LE QUOTIDIEN DU PHARMACIEN.- La démarque inconnue, autrement dit le vol ou la disparition de produits ou de marchandises, semble être encore un sujet tabou en officine. Est-ce un phénomène inquiétant, selon vous ?
PHILIPPE BECKER.- Ce n’est pas un sujet tabou, c’est plutôt un sujet mal connu ou mal apprécié. Lorsque l’on parle de la démarque inconnue, on pense en général, et c’est normal, à la grande distribution. En fait, la démarque inconnue est une plaie qui touche tous les commerces de proximité, et l’officine n’y échappe malheureusement pas.
A-t-on une idée de ce que représente la démarque inconnue dans le commerce ?
PHILIPPE BECKER.- Selon une étude publiée en 2011 par la société Check Point Systems, le vol dans le commerce et la distribution s’élèverait en moyenne à 1,40 % du chiffre d’affaires, ce qui représenterait 4,9 milliards d’euros par an. Toujours selon cette étude, les vols commis par la clientèle représentent 41 % du volume total, le vol en interne représentant 33 %. Le reste est lié à des vols ou fraudes fournisseurs, à des erreurs d’étiquetage ou comptables. Si l’on applique de manière mécanique ce taux à une officine « standard » qui réalisait en 2012 un chiffre d’affaires de 1,5 million d’euros, cette démarque s’élèverait, en théorie, à 21 000 euros par an. Il faut toutefois se garder de faire une extrapolation trop rapide, car une partie des produits remboursables est difficilement accessible à la clientèle du fait de la réglementation. De ce point de vue, l’officine est mieux protégée. Mais il faut aussi reconnaître, à l’inverse, que les produits d’automédication présentés au public ont augmenté en volume.

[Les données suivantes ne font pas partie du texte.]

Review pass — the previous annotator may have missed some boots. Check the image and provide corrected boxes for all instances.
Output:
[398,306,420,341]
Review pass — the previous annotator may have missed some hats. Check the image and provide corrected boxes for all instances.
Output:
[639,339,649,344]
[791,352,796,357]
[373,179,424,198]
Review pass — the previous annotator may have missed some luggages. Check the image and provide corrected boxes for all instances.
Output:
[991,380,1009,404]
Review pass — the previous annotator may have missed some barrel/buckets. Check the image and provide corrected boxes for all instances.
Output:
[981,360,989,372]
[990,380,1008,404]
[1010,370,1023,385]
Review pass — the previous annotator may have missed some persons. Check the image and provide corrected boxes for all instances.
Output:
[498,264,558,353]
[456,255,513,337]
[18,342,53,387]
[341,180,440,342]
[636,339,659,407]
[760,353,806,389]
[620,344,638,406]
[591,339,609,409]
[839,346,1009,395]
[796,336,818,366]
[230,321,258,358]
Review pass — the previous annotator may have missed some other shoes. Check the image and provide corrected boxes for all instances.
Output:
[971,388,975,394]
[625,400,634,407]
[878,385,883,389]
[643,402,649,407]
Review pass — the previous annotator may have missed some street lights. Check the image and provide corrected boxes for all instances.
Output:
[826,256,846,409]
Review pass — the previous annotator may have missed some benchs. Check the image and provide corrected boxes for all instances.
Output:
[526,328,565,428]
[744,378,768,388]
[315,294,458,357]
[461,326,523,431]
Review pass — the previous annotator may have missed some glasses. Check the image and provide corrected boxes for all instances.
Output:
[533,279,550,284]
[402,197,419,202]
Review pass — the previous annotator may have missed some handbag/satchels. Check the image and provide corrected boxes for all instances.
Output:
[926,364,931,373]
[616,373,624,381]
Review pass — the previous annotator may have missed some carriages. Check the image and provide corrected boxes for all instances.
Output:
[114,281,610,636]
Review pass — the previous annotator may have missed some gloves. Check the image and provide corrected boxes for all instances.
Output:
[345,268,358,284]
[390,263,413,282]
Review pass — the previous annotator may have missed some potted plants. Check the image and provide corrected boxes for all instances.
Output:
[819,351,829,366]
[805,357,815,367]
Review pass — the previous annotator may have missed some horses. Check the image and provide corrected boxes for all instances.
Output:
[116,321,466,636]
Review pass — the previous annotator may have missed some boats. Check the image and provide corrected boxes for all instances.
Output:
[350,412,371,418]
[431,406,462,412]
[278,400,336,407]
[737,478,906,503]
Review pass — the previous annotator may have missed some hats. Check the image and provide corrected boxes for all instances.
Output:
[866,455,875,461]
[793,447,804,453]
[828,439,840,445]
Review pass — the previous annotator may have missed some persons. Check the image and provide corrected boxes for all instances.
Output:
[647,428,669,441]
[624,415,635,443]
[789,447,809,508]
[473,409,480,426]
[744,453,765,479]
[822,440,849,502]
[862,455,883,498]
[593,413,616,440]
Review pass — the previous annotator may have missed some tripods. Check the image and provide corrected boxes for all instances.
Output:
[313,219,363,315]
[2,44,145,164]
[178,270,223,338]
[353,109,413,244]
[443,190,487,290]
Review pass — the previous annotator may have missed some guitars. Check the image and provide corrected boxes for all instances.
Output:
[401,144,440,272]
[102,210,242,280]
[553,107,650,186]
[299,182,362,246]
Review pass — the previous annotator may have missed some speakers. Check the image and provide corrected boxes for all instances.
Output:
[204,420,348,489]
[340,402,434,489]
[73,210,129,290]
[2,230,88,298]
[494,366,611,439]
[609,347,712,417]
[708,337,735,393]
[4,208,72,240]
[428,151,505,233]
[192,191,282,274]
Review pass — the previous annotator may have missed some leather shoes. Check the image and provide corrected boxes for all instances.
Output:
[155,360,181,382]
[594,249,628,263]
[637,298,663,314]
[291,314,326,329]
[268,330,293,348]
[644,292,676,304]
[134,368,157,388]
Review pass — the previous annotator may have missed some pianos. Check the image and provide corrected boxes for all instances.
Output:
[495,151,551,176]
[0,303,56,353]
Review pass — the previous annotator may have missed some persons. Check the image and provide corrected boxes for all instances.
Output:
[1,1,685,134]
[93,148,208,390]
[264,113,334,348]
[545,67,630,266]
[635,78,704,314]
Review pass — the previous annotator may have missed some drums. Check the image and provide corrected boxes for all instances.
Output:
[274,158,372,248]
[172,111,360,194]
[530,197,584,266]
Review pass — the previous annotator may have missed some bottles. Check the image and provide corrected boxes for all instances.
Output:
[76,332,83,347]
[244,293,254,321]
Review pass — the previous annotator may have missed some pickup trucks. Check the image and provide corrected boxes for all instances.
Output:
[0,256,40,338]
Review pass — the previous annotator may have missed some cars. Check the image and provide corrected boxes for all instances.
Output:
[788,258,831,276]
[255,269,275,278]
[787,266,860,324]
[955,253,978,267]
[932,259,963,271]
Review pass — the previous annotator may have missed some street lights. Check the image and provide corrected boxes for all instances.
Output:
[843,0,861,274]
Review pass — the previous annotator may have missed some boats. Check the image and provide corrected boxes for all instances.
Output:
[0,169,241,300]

Comment l’expert-comptable peut-il alerter son client pharmacien sur ce problème de la démarque inconnue ?
CHRISTIAN NOUVEL.- L’indicateur qui peut nous alerter sur un problème de démarque inconnue est le taux de marge commerciale. Une baisse importante et non expliquée d’une année sur l’autre peut ainsi nous inciter à en savoir plus. Nous savons par expérience que les deux activités à cibler sont l’automédication et la parapharmacie. Ensuite, grâce à l’informatique de gestion et au suivi des stocks, nous faisons des tests avec notre client sur des périodes déterminées. L’objectif est de valider un problème de vol et, si possible, de déterminer si l’origine est plutôt externe (client) ou interne (personnel). Cette étape doit être réalisée dans la plus totale confidentialité.
Que doit-on faire si l’on pense avoir trouvé la solution ?
CHRISTIAN NOUVEL.- Si l’origine est interne, il faut recueillir des preuves irréfutables, en ayant recours à la police judiciaire ou la gendarmerie ou encore à des sociétés spécialisées. En matière pénale, les juges sont très exigeants. Bien souvent, les pharmaciens agissent trop vite et la personne en question a le temps de dissimuler les éléments qui permettraient de démontrer sa culpabilité. Attention également à la dénonciation calomnieuse, qui est souvent très délicate. Bref, il ne faut pas agir dans la précipitation sur la base d’une simple présomption.
Ce type de problème est-il courant en officine ?
PHILIPPE BECKER.- Moins qu’on le dit généralement, mais plus qu’on ne l’imagine. En fait, on pense que cela touche les autres… Pour éviter ce type de problème, il faut être vigilant sans être paranoïaque. Il y a quelques mesures de bon sens à respecter.
Quelles sont les mesures à prendre pour éviter les problèmes ?
PHILIPPE BECKER.- Lors de l’embauche, il faut se renseigner auprès des précédents employeurs et demander un extrait de casier judiciaire en cas de doute. Dans la mesure où les vols portent sur des produits de parapharmacie à forte valeur ajoutée, on ne déléguera pas le contrôle du stock, ou, si on délègue, on fera tourner les salariés sur cette tâche. Les salariés qui sont mal intentionnés - il y en a très peu - repèrent vite les failles de contrôle dans l’officine et les exploitent à dessein. Mais ils font souvent la même erreur : ils modifient leur train de vie !
Lorsque manifestement le vol est externe, que conseillez-vous ?
CHRISTIAN NOUVEL.- Par expérience, nous recommandons toujours de recourir à un audit de sécurité par une société sérieuse et spécialisée avant d’investir dans un système de protection. Si l’on ne pose pas un bon diagnostic, les mesures qui seront prises seront inefficaces, coûteuses voire contre-productives.